_Work instruction 1_
Duplicate the part of the 1997 London memoir starting with "1996 had hinted" and going on through "with flung flowers.".
_Work instruction 2_
Could you pick up the 1997 London memoir after its last sentence and keep writing it?

_Supplied text_
= Beginning of Section =
1997. I’d arrived in London two years previous, moving down from Derby University the day after I graduated with a First Class [HONS] degree in Photographic Studies. The degree proved useless in preparing me for working in the industry, it would be another year before I received my first paid photography commission. I was on the dole, doing a bit of cash-in-hand assisting and photographing at jollies and jamborees to rebuild my portfolio. Despite signing on, I was optimistic, as young men in their mid-twenties often are. I was in love [I still am], had hair tucked behind my ears and a cluster of ambitious friends.
1996 had hinted at the good life in London. In August I made the short journey to Knebworth to sing-a-long with the seminal Oasis. The England football team had done well in the UEFA European championships, Paul ‘Gazza’ Gascoigne’s Wembley Stadium ‘dentist chair’ goal celebration branding a nation; the summer just felt endless, funny and sunny.
1997. Change was happening everywhere and everywhere seemed to be London. Tony Blair land-slid his way into number 10 Downing Street. The escalation of so-called, ‘Lad’s mags’ was relentless and I was breathlessly knocking on all of their doors. On August 31st, I listened in bed to an understandably somber broadcast from Classic FM on the morning Diana, Princess of Wales died. On the day of the funeral, I stooped to photograph the price sticker on the sole of a kneeling woman’s shoe as Diana’s hearse ghosted past, carpeted with flung flowers.
Every fortnight I’d cash in my dole cheque, every weekend I’d head to Camden to drink in The Good Mixer, hoping to glimpse Britpop glitterati, Louise Wener from the band Sleeper and Damon Albarn of Blur. I’d then move across the road to the Underworld Club and swerve around the dance floor to the sounds of Pulp, Suede and Elastica. Sunday hangovers were sated in Highgate Village at The Flask and Gatehouse pubs.
I could tune in to a fifth terrestrial TV channel. My mobile phone was tiny, used sparingly and not for taking photographs. My pockets were full of change for phone boxes that worked and the fax machine would noisily deliver direct to my mouldy rented flat, news of potential jobs. My grandparents were still alive, my shirt was tucked in, a belt was still necessary. Pages were torn from the A-Z and scrutinised en route. Shoreditch was the grubby edge of east London rarely to be ventured into, bars were full of cigarette smoke, you could post-date a cheque and dodge a fare on the bus and underground.
= End of Section =
_Information provided_
= Beginning of Section =
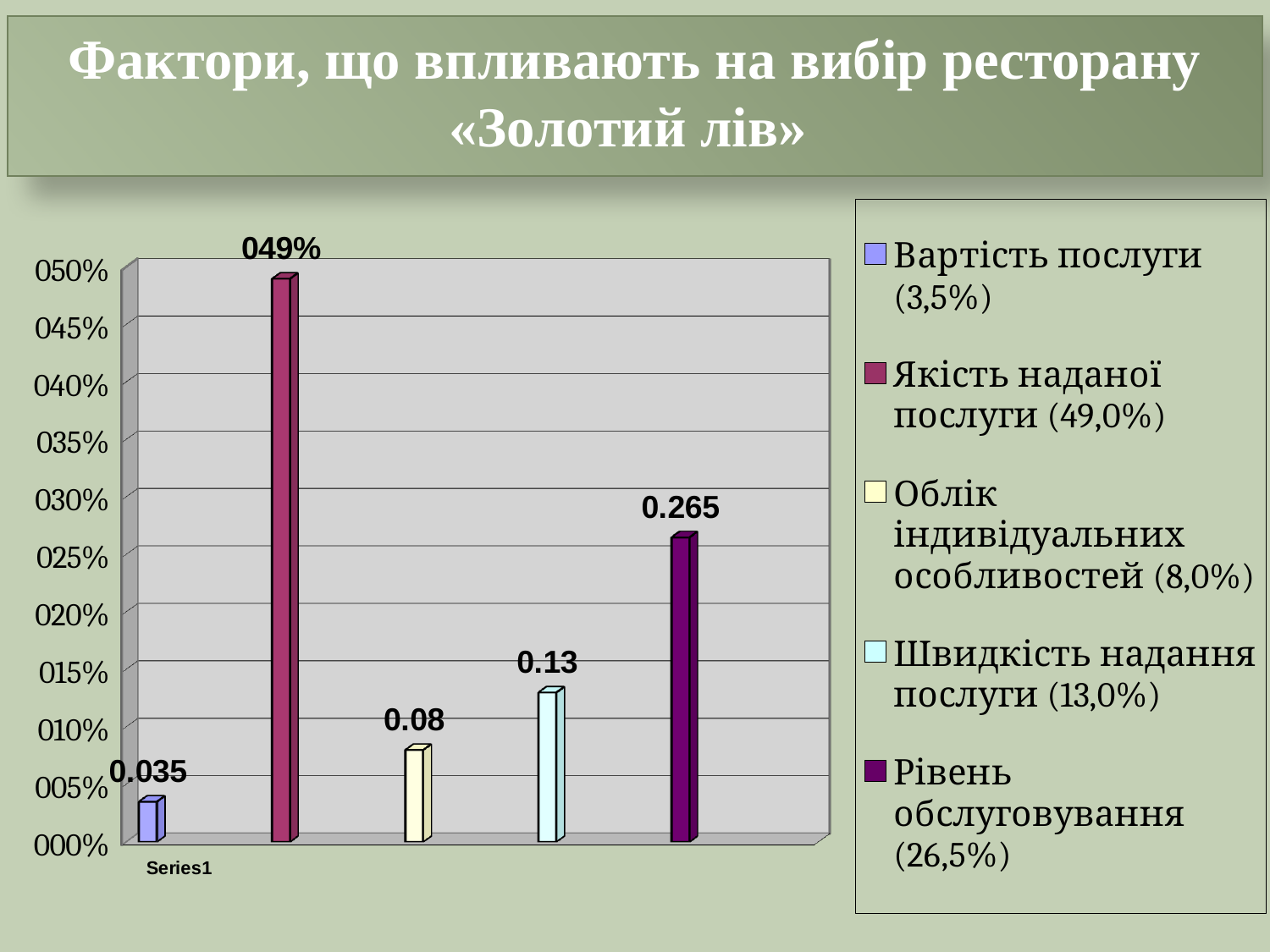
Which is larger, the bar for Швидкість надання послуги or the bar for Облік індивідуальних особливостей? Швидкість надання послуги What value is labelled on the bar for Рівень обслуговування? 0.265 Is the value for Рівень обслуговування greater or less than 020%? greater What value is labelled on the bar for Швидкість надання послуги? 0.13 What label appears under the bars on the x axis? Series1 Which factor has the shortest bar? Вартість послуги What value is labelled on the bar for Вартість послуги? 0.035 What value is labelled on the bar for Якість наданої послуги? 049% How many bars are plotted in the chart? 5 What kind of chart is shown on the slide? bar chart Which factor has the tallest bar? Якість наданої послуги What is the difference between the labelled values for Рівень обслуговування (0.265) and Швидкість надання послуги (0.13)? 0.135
= End of Section =
_Answer 1_
1996 had hinted at the good life in London. In August I made the short journey to Knebworth to sing-a-long with the seminal Oasis. The England football team had done well in the UEFA European championships, Paul ‘Gazza’ Gascoigne’s Wembley Stadium ‘dentist chair’ goal celebration branding a nation; the summer just felt endless, funny and sunny.
1997. Change was happening everywhere and everywhere seemed to be London. Tony Blair land-slid his way into number 10 Downing Street. The escalation of so-called, ‘Lad’s mags’ was relentless and I was breathlessly knocking on all of their doors. On August 31st, I listened in bed to an understandably somber broadcast from Classic FM on the morning Diana, Princess of Wales died. On the day of the funeral, I stooped to photograph the price sticker on the sole of a kneeling woman’s shoe as Diana’s hearse ghosted past, carpeted with flung flowers.

_Answer 2_
1997 was also the year of Urban Hymns, the blisteringly poignant third album by alternative rock band, The Verve. I’m an emotionally stable man but 20 years on, I can’t listen to the album. It yanks me back to a time I’m not ready to accept has gone. I may not be able to listen, but I am able to look at the photographs taken by Chris Floyd. Between 1994 and 1998, Floyd toured intermittently with the band, often travelling in the tour bus described as a mix of movies Das Boot and Lord of the Flies. The images in his 140 plus page, quality hardback book are claustrophobic and intimate. The viewer grasps and gasps at the landscapes that interrupt the cramped-looking hotel rooms and recording studios.
“The more I was in the bubble, the more painfully aware I became of my own camera. It plays on your mind you’re becoming intrusive.”
There were no rules of engagement of what Floyd was and wasn’t allowed to photograph. He’s glad he did it but wouldn’t want to do it again. “Creative people are difficult and when there’s five in the room, it’s five times as difficult,” he says. “The more I was in the bubble, the more painfully aware I became of my own camera. It plays on your mind you’re becoming intrusive,” he adds.
Floyd views photography as a means by which he can get through life without having to do a lot but learn along the way and we learn [or are reminded] from his photographs what The Verve meant to music. Is there anything Floyd misses from his time on the road with the band? “I miss how funny they are” he says, with eyes that blink nostalgia.
- Hardcover: 144 pages
- Publisher: Reel Art Press (October 24, 2017)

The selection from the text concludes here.